Images of war's ambiguity

After a bomb shattered the small Colombian town of Granada in 2000, it was overrun first by guerrillas, then by paramilitaries. It was just one more chapter in a 40-year armed conflict between multiple factions engulfing the country-one too complex even to be termed a civil war. Still, amid the barely cleared rubble, Granada's inhabitants found the strength to march through the streets bearing a huge, beautifully handmade sign declaring their devastated home a "territory of peace".

Colombian photojournalist Jesús Abad Colorado captured this extraordinary moment of resilience on film, and it's now one of 24 of his black-and-white images, all from the past decade, on display at the Museum of Anthropology starting Tuesday (March 28). Titled A Visual Journey on Memory, Place and Displacement, the series shows the impact of constant violence and mass forced migration of Colombians, as well as their varied expressions of hope and remembrance.

"What you can say about this conflict is that the main victims are civilians, but not because they are taking sides," explains Pilar Riaño-Alcalá, a Colombia native and an assistant professor at UBC's school of social work who, with a team of volunteers, has brought the photos to a larger public. Instead, she says in an interview on campus, millions are caught between warring factions, tarred by presumed associations, and forcibly uprooted or even killed. Somehow they must manage to endure, trying to lead a semblance of normal life amid the chaos.

It's these glimpses of the human spirit that Abad Colorado reveals, whether through a shot of a young guerrilla boy laughing as any child might-except that he's got a bandoleer full of ammunition slung around his body. Or in the image of a toddler clutching her beloved pet speckled hen, the one thing she's chosen to take along from her former home during a sudden relocation of her whole village by the armed forces.

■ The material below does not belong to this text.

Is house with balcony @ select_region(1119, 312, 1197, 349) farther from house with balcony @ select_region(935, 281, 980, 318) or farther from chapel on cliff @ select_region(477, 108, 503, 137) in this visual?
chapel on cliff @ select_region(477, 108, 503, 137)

"Those are the ambiguities of living amid the war," says Riaño-Alcalá, who adds that Abad Colorado has been kidnapped twice and remains at constant risk. "The way he likes to talk about his work is 'against forgetting', as a work of memory, and definitely [with] himself as a witness." Abad Colorado is perhaps the only photographer to chronicle what is happening in his country; his images will undoubtedly play an important historical role.

But it's the personal dimension that is most potent. From the men playing street dominoes as a casket is carried by to the little boy buttoning the shirt of what appears to be his dead father, the images are a record of a human tragedy so unrelenting-so mundane, perhaps-that it has mostly fallen off the Canadian news radar.